▶ _WHAT YOU NEED TO DO_: Report back each line of the records that contains the string "buffalo".

▶ _EXTRACTED ENTRIES_:
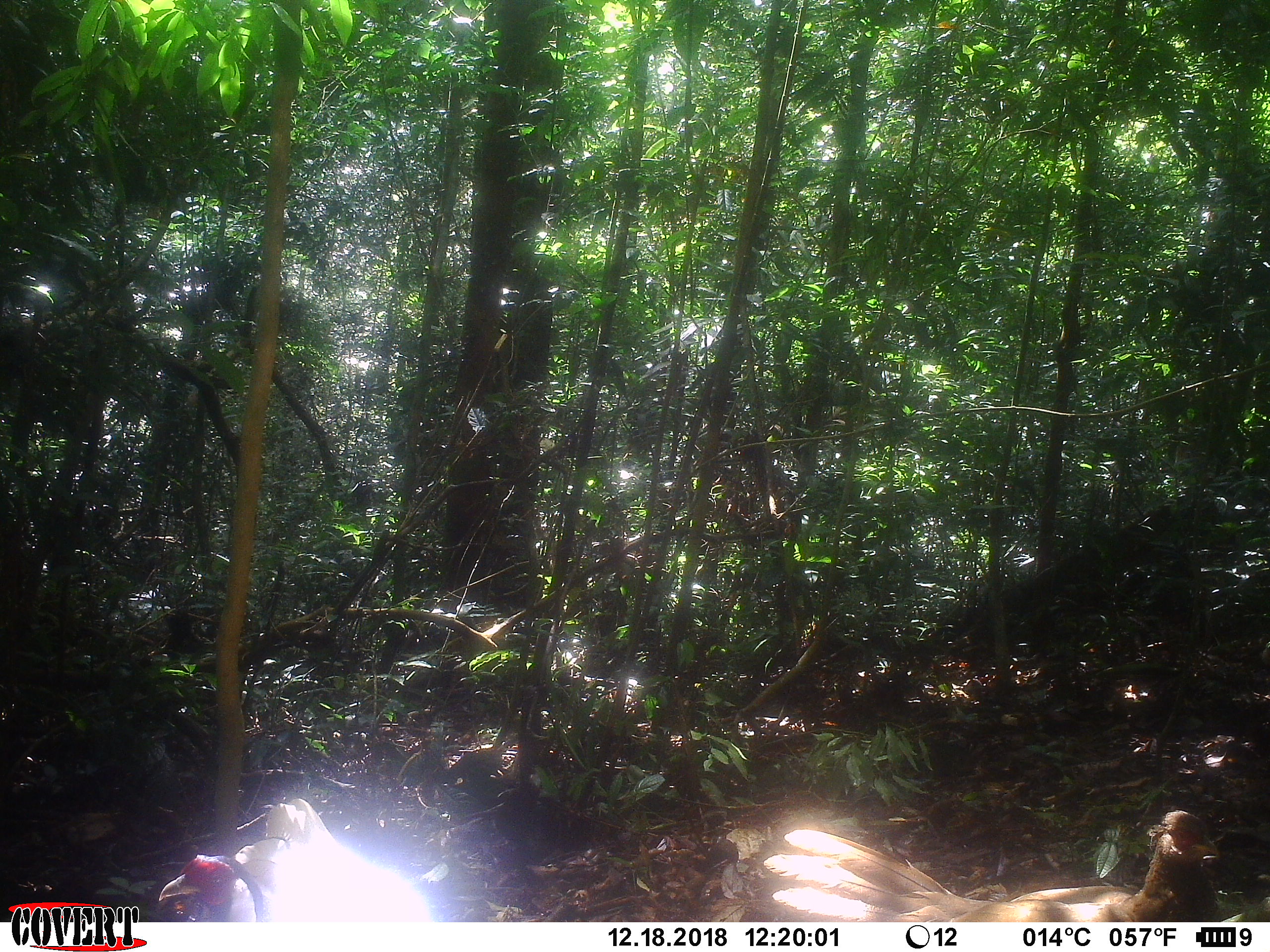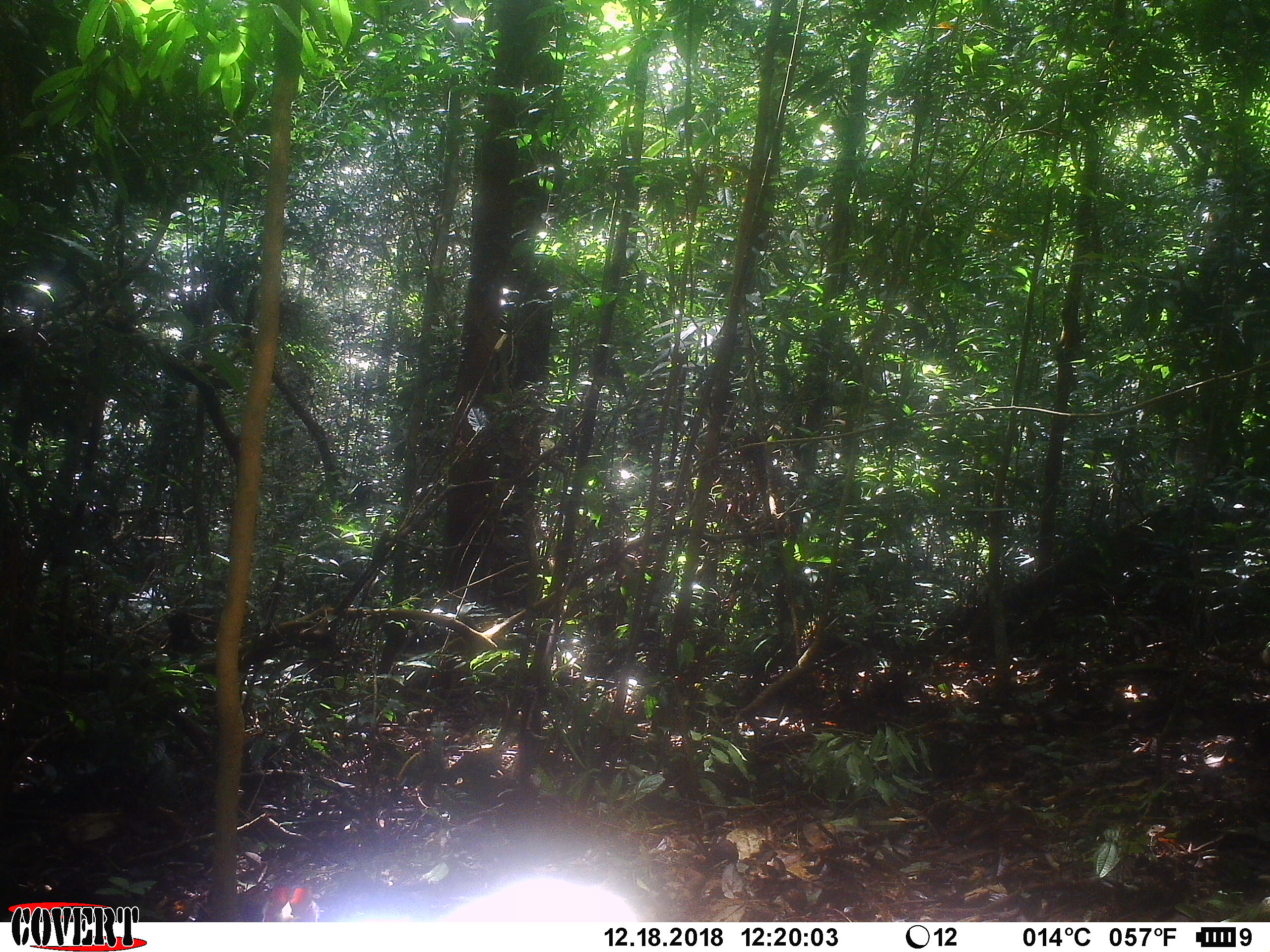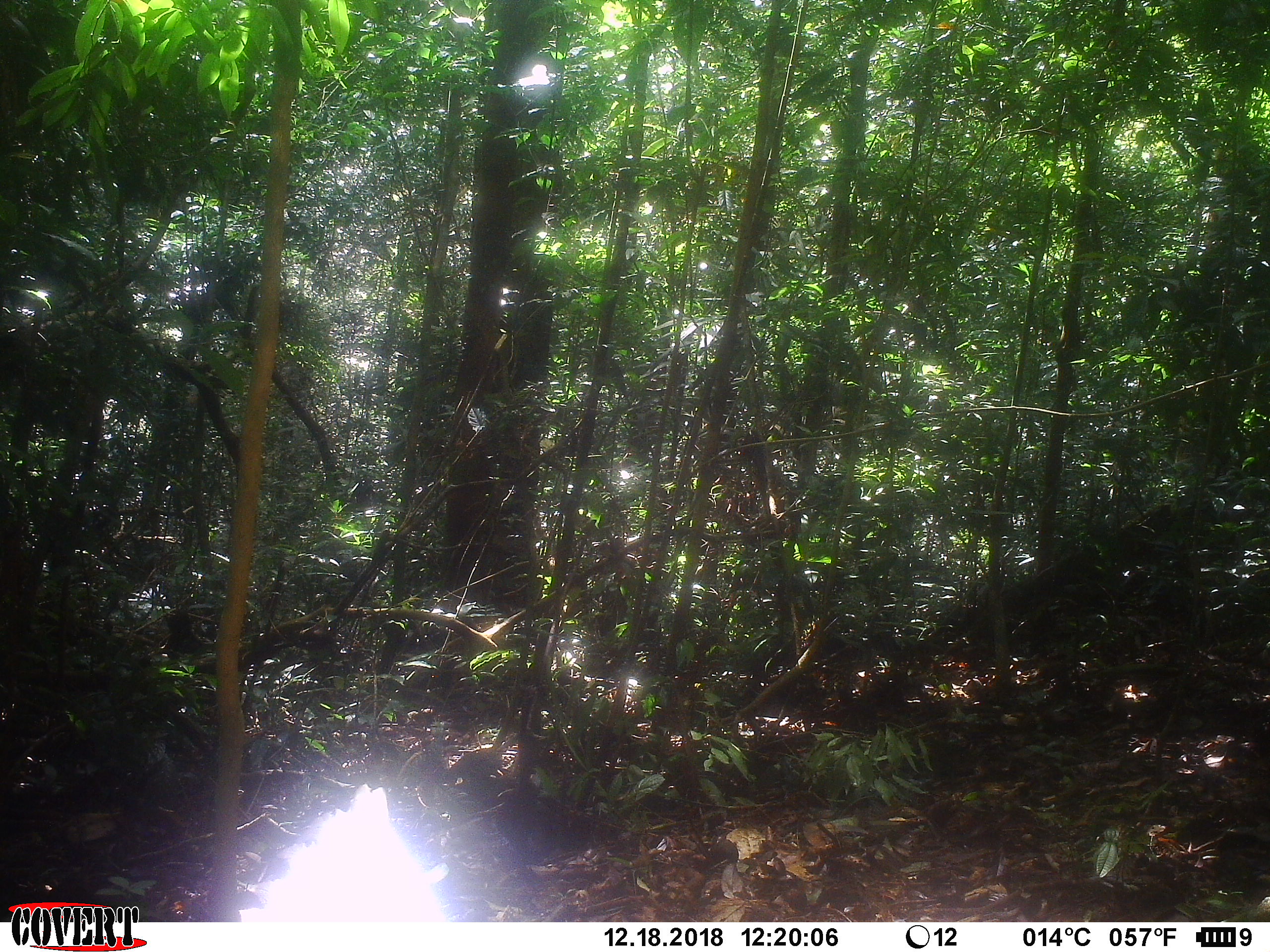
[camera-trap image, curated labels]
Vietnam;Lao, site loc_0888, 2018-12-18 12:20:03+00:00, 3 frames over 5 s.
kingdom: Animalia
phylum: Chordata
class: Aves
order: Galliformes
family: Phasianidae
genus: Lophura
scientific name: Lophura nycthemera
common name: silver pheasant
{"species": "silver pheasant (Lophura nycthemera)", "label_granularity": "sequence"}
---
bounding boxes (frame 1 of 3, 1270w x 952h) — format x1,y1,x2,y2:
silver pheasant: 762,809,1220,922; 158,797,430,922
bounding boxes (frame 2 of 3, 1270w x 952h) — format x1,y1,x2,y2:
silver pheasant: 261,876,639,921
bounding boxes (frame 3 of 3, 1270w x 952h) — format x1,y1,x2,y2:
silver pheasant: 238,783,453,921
---
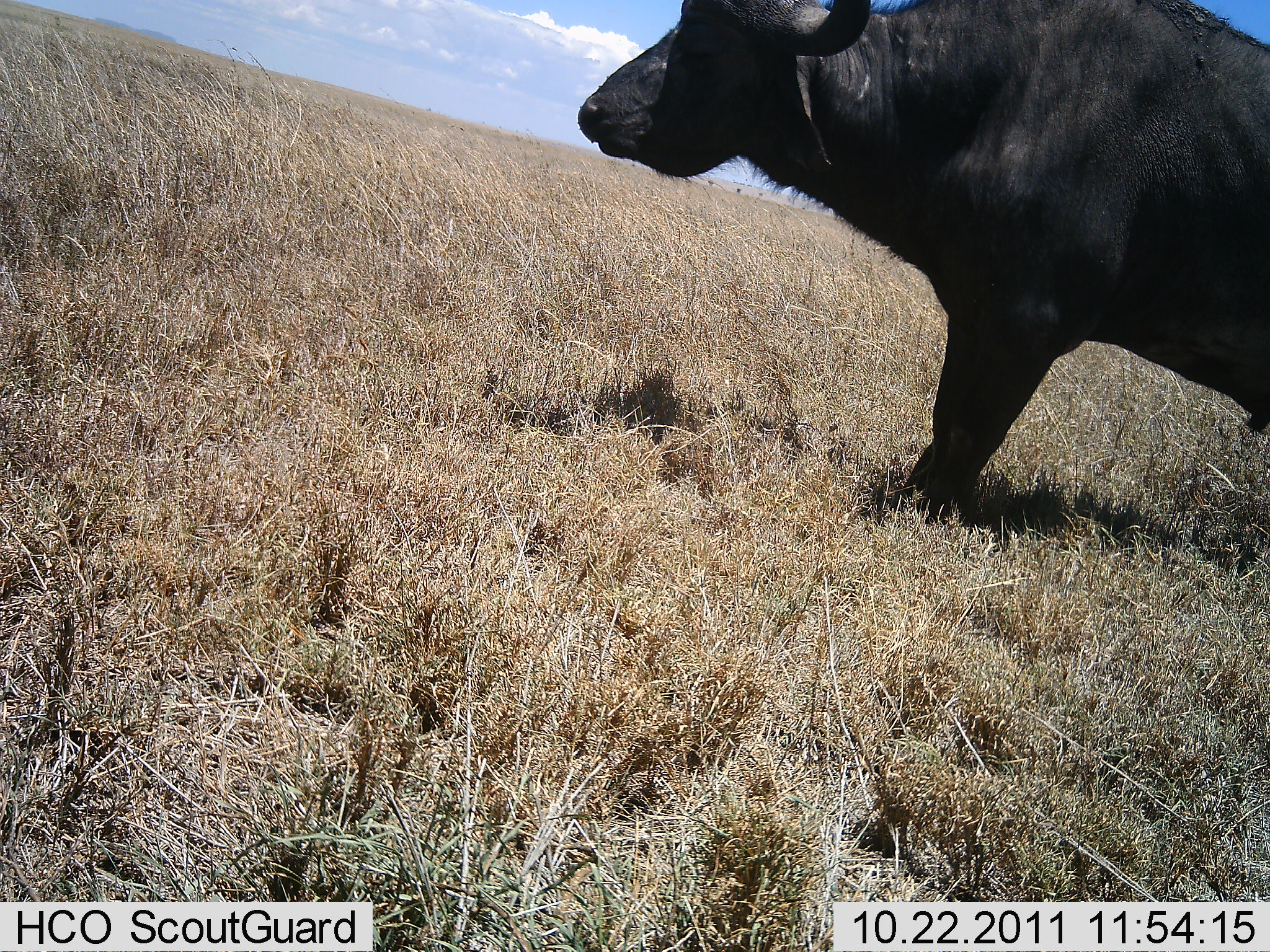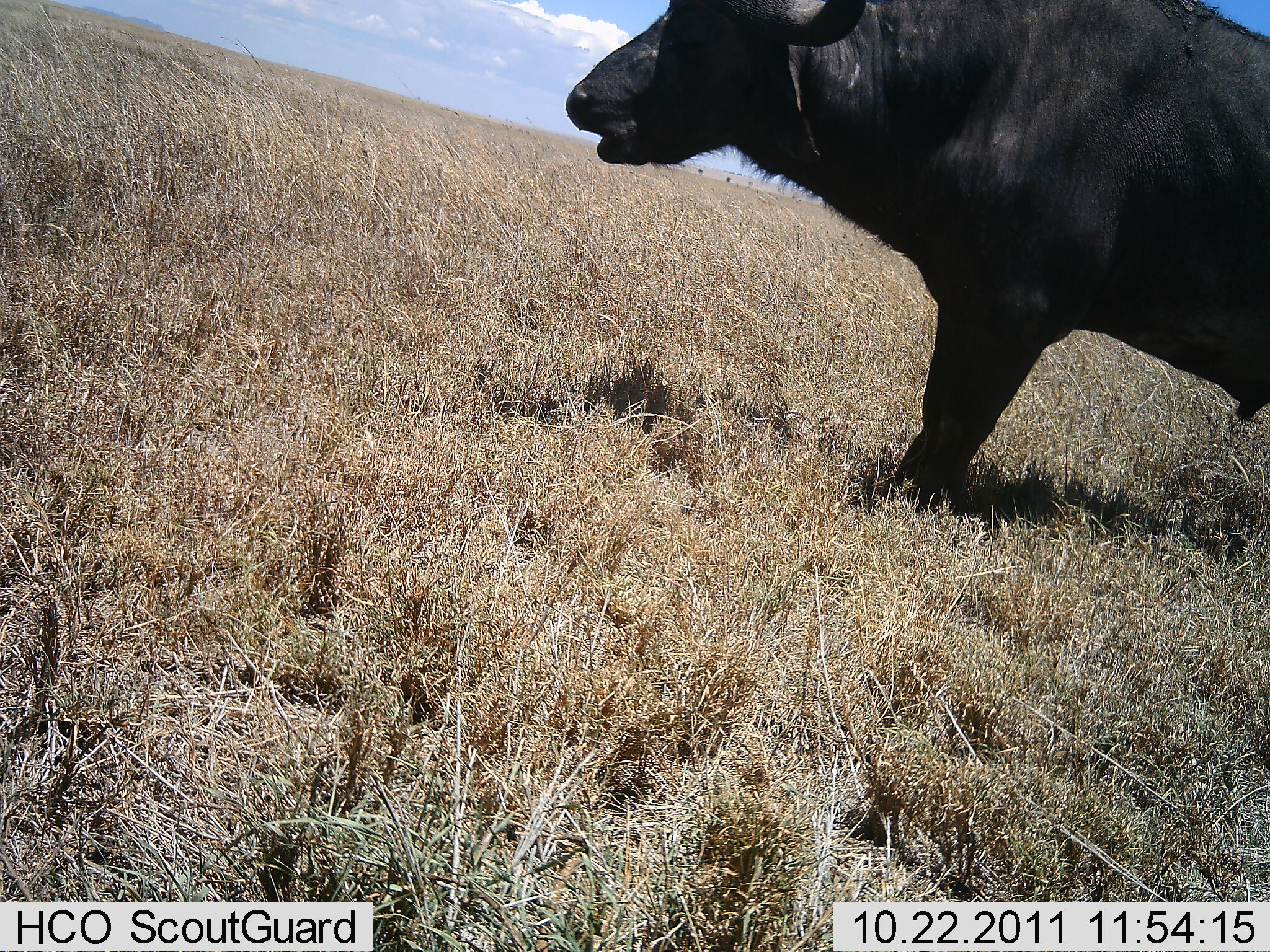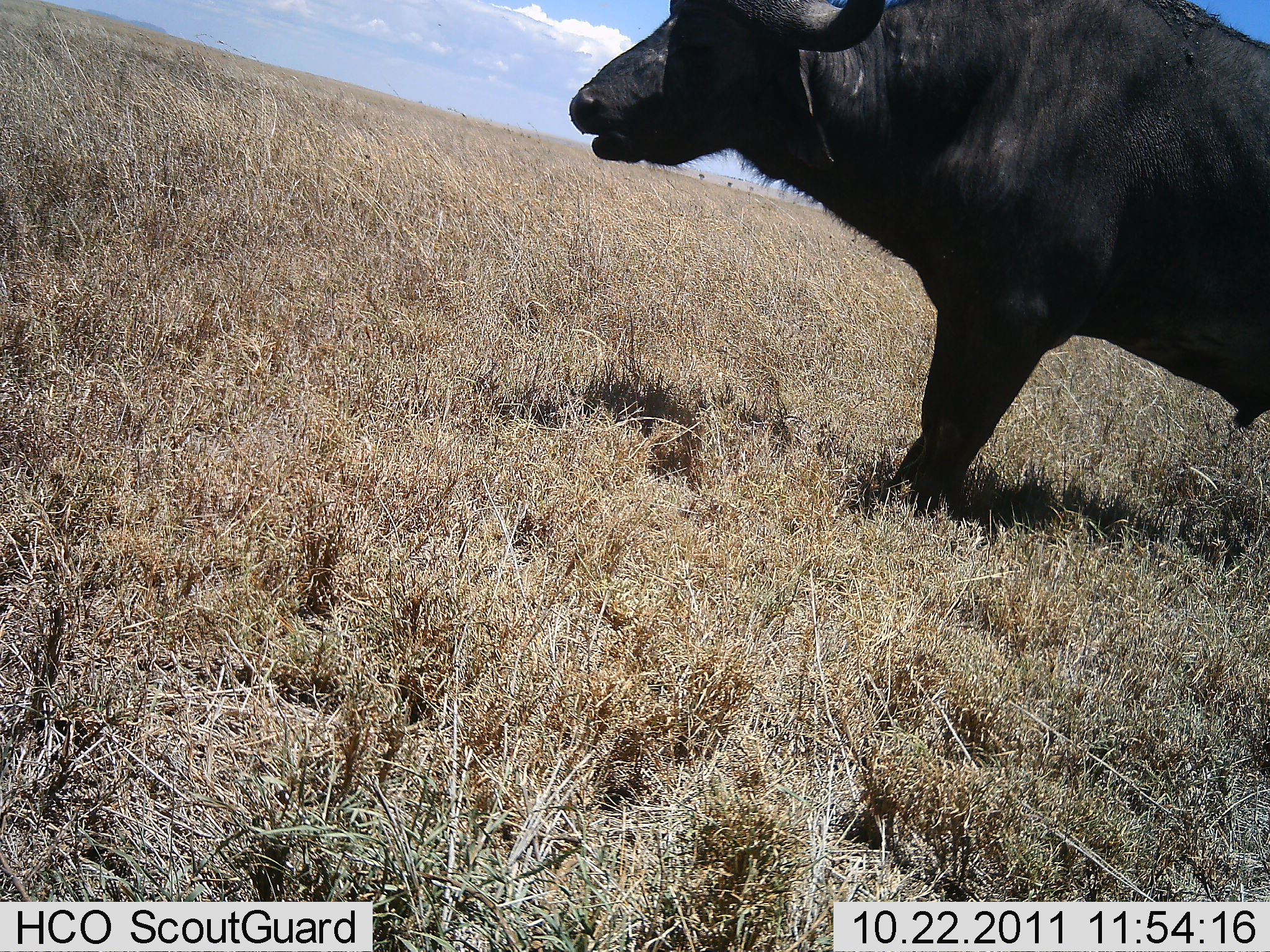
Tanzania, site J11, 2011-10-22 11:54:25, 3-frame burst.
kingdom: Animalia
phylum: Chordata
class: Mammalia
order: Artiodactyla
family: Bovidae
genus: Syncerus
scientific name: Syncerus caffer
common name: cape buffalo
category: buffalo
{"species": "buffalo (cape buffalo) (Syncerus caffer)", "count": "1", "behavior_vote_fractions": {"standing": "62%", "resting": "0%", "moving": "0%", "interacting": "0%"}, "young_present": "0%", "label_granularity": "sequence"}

▶ _ANSWER BELOW_:
common name: cape buffalo
category: buffalo
{"species": "buffalo (cape buffalo) (Syncerus caffer)", "count": "1", "behavior_vote_fractions": {"standing": "62%", "resting": "0%", "moving": "0%", "interacting": "0%"}, "young_present": "0%", "label_granularity": "sequence"}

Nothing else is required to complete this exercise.